Caio Raphael

Fixed-size group of threads executed together in lockstep.
These are hardware scheduling units — the smallest batch of threads that can be executed together.
The SM/CU scheduler runs one warp/wave at a time on its execution units.
- The SM does not literally execute a whole warp in a single cycle always; the SM issues instructions for a warp and can interleave instructions from multiple warps to hide latency.
- The warp is the smallest scheduling/issue granularity, but instruction dispatch and active lanes depend on pipeline and issue width.
- Reconvergence is implemented by hardware (and compiler) mechanisms; divergent threads are masked and the SM executes each path serially until reconvergence.
Wavefront (AMD) or Warp (NVIDIA).
Common sizes:
- NVIDIA warp: 32 threads.
- AMD Wavefront: 64 threads.
These threads share a program counter and execute the same instruction at the same time (SIMT model).
If threads diverge in control flow, the hardware masks off threads not taking the current branch until they reconverge.

Defined by you in Vulkan’s compute shader or GLSL/HLSL.
Group of threads that can share shared memory within a single SM/CU.
A workgroup is scheduled to a single SM/CU for its lifetime while active, but a workgroup may be split across multiple SMs over time if the runtime re-schedules (e.g., after preemption or context switch).
- Practically, code semantics assume the workgroup runs on a single SM until completion.
Size: arbitrary (within hardware limits), e.g., local_size_x = 256 .
Purpose: group of threads that:
- Can share shared memory / LDS .
- Can synchronize using barrier() calls.
Hardware: The entire workgroup runs within one SM/CU (so they can share its on-chip memory).
Example:
- If you set local_size_x = 256 , that’s 256 threads in the workgroup.
Subgroup (API Abstraction)
- Subset of threads in a workgroup that maps to a warp/wave (e.g., 32 threads).
- Enables warp-level operations (shuffles, reductions) without shared memory .
- Exposed in Vulkan/OpenCL; size is queried at runtime.

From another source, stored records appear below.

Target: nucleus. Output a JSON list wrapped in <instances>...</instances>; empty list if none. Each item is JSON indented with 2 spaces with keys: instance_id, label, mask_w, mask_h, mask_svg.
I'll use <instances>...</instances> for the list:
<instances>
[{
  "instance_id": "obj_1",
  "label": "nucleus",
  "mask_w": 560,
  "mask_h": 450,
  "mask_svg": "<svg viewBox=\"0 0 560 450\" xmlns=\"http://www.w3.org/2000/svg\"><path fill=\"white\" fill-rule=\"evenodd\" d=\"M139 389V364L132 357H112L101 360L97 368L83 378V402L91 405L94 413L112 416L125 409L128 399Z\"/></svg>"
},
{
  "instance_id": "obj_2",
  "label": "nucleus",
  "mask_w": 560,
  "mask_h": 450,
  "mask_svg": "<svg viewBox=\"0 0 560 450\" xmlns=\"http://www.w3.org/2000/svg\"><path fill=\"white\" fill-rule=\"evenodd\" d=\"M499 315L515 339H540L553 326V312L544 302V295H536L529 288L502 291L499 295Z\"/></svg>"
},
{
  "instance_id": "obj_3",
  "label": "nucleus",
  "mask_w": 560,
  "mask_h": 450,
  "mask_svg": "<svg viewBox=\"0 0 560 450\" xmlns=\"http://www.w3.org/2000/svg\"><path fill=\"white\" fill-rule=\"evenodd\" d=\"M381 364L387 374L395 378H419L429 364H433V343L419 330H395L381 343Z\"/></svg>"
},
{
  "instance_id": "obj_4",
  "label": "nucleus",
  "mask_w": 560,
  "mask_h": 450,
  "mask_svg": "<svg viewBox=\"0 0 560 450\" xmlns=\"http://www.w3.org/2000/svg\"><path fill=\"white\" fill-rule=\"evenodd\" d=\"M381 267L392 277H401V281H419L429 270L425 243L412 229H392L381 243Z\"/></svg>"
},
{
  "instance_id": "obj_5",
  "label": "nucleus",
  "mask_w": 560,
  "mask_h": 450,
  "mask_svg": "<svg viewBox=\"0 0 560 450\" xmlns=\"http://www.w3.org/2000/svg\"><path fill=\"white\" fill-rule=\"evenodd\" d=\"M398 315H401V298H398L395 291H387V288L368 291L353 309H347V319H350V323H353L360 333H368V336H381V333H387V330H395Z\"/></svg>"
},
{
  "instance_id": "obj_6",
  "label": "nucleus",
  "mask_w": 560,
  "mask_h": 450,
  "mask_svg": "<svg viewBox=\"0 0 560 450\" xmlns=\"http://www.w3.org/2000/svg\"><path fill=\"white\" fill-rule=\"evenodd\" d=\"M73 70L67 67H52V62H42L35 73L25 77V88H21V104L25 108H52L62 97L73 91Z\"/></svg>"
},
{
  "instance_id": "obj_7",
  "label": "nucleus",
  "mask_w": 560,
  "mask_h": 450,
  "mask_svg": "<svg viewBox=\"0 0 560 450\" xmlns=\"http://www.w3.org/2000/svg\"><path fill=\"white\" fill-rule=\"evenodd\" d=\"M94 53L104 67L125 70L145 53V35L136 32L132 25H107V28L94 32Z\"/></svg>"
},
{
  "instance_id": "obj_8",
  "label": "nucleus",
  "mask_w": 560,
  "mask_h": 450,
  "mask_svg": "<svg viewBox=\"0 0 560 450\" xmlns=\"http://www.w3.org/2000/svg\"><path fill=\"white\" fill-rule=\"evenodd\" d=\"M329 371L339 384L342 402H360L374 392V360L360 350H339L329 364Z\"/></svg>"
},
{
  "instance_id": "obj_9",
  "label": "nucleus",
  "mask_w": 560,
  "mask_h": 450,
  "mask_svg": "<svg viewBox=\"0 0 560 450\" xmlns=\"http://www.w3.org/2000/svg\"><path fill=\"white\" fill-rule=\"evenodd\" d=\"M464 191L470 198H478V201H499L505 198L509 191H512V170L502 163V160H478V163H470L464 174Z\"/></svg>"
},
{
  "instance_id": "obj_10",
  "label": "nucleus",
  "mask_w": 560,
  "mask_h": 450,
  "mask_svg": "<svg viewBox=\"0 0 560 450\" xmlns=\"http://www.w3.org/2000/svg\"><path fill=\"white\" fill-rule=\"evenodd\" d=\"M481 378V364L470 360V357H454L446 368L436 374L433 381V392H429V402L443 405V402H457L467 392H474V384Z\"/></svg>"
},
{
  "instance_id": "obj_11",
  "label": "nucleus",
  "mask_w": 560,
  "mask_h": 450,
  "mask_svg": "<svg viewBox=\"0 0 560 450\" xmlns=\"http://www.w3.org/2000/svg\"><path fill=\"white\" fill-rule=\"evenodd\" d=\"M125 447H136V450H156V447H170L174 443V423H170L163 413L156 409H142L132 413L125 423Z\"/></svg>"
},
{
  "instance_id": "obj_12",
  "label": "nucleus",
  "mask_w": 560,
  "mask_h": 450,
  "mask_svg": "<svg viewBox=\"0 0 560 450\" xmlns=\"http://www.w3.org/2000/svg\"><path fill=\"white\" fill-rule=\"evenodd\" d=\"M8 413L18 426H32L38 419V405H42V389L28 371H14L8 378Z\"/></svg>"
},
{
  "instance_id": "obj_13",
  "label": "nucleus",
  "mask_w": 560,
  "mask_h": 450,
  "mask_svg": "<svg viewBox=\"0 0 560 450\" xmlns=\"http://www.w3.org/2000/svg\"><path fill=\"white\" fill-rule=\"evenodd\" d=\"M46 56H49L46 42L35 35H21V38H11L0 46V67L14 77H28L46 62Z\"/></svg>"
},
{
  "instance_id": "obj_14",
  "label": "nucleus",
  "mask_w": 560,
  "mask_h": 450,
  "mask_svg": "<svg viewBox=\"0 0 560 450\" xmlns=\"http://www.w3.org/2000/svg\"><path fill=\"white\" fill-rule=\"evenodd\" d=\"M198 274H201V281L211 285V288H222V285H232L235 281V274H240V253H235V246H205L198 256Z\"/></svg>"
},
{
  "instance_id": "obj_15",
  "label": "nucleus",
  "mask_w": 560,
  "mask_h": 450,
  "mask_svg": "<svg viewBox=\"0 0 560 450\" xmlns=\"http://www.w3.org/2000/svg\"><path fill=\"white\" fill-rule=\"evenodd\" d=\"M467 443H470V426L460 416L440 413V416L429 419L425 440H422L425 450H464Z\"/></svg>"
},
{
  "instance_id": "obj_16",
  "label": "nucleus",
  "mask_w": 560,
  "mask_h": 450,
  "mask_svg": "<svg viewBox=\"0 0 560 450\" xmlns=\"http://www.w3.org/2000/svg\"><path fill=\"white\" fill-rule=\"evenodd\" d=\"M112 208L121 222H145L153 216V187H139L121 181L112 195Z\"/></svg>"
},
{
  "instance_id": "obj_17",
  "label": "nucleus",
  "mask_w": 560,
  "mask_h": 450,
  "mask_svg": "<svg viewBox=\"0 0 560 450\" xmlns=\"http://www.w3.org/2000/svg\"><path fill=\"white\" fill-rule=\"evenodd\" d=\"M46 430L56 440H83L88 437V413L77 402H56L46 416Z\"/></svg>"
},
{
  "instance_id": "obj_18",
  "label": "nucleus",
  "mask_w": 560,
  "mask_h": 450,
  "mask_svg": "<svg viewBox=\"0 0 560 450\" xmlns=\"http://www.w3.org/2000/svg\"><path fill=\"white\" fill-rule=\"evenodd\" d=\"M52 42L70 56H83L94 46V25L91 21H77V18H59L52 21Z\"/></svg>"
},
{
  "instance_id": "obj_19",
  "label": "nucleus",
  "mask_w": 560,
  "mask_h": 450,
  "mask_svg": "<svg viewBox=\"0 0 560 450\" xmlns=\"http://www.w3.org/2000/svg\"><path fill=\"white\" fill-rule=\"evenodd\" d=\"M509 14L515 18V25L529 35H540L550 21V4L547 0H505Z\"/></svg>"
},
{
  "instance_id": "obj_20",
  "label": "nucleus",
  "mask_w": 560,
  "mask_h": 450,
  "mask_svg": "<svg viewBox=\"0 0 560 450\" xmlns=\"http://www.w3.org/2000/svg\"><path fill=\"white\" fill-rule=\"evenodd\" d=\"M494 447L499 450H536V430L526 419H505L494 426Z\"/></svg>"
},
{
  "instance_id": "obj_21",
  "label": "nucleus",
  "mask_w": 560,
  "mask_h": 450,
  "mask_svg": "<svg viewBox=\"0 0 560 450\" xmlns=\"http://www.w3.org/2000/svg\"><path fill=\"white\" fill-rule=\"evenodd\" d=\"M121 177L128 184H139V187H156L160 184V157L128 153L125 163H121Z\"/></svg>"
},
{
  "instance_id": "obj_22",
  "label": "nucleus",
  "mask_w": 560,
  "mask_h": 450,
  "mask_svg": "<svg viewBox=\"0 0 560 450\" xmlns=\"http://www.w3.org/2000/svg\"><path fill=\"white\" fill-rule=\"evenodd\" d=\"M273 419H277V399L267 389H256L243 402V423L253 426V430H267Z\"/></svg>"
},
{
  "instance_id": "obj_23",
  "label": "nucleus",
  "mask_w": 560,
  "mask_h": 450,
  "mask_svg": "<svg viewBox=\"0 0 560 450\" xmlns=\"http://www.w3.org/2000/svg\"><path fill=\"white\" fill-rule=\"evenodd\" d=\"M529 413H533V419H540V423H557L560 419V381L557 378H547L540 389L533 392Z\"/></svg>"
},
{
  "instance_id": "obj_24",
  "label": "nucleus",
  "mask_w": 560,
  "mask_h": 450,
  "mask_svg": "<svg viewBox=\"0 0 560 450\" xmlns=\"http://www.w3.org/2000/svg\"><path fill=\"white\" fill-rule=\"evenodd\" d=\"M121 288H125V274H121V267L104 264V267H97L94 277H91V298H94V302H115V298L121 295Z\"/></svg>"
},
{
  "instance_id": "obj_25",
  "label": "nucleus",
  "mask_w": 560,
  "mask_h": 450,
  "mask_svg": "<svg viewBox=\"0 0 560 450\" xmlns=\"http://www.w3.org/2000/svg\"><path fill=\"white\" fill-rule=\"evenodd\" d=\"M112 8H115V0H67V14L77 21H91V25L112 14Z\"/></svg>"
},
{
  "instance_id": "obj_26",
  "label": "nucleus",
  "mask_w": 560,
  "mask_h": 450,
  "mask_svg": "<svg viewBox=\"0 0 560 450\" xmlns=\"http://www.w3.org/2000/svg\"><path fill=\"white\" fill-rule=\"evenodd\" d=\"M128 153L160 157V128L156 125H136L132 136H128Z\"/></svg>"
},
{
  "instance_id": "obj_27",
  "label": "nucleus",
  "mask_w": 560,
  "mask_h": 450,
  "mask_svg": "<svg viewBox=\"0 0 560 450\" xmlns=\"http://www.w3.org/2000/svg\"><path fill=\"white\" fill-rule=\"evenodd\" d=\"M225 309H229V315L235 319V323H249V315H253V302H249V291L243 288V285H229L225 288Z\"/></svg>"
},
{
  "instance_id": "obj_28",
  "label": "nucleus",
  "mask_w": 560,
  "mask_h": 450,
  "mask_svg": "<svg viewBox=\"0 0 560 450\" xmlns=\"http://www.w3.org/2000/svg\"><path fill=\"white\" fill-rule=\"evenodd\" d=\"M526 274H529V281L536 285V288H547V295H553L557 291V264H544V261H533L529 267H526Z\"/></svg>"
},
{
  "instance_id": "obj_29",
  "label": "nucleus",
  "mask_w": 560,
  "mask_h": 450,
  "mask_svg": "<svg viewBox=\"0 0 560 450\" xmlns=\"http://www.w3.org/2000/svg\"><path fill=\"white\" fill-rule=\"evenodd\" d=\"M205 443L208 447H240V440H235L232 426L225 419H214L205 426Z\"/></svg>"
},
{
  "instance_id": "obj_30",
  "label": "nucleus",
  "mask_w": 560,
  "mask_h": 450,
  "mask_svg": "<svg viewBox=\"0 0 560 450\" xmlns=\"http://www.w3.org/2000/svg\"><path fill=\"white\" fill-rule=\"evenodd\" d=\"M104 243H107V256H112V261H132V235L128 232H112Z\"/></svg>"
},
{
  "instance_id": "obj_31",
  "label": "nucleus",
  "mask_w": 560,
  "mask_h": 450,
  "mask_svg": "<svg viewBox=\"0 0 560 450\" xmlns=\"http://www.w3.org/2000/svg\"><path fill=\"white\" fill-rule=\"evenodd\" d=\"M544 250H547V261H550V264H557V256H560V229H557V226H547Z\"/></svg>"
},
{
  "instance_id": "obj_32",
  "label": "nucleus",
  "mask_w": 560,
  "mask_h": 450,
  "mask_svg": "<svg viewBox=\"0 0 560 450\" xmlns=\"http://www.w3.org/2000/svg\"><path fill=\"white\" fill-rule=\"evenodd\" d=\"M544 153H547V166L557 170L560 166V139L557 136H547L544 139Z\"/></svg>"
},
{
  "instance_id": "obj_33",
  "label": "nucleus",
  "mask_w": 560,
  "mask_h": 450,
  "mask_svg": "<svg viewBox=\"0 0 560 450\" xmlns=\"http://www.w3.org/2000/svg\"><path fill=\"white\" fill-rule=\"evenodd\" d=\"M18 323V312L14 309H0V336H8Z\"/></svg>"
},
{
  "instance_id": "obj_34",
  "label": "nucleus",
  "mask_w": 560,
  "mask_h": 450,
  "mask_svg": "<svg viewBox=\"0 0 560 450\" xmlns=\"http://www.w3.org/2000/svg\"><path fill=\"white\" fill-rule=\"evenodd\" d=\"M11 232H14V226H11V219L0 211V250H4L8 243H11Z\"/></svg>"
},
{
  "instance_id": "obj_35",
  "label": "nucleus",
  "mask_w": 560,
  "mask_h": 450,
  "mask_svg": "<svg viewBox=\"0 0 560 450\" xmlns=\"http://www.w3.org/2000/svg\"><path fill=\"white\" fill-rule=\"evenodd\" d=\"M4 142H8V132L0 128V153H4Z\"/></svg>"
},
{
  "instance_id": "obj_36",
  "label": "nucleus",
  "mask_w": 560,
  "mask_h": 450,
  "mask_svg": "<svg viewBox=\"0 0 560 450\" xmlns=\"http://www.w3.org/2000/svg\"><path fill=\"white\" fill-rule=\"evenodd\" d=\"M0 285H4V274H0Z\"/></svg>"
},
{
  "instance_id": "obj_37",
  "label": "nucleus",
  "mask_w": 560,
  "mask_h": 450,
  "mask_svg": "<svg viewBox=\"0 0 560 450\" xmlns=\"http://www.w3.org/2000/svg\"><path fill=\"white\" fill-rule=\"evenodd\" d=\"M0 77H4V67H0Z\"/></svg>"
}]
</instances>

SM = Streaming Multiprocessor (NVIDIA terminology).
CU = Compute Unit (AMD terminology).
Hardware block that runs multiple warps/waves.
This is the fundamental hardware block that executes shader threads.
Has per-SM caches and shared memory.
- Registers (not shared between SMs).
- Shared memory (LDS).
- L1 cache (per-SM).
- Implication: If one SM’s L1 cache is filled with certain data, another SM won’t see it — coherence happens at L2.
Resource Partitioning :
- Fixed registers/thread (e.g., 255 regs/thread on NVIDIA Ampere).
- Shared memory configurable (e.g., 64–164 KB on NVIDIA).
Concurrent Execution :
- Runs multiple warps/waves simultaneously (e.g., 64 warps/SM on NVIDIA).
- Hides latency via zero-cost warp switching.
Each SM/CU has :
- Its own set of registers (private to threads assigned to it).
- Its own shared memory / LDS (Local Data Store), accessible to all threads in a workgroup.
- Access to L1 cache and special-function units (SFUs).
Vulkan equivalent: A workgroup in a compute shader runs entirely within one SM/CU.

A group of SMs/CUs that may share intermediate caches or specialized hardware.
NVIDIA :
- "Texture Processing Cluster" (TPC) or "Graphics Processing Cluster" (GPC)
- Groups 2–8 SMs sharing raster/tessellation units.
AMD :
- "Shader Array" (SA) in RDNA
- Uses “Shader Array” or “Workgroup Processor” as a cluster-like grouping.
- Groups 2 CUs sharing instruction cache/ray accelerators.
Shared at cluster level: Sometimes texture units, geometry units, or a shared instruction cache.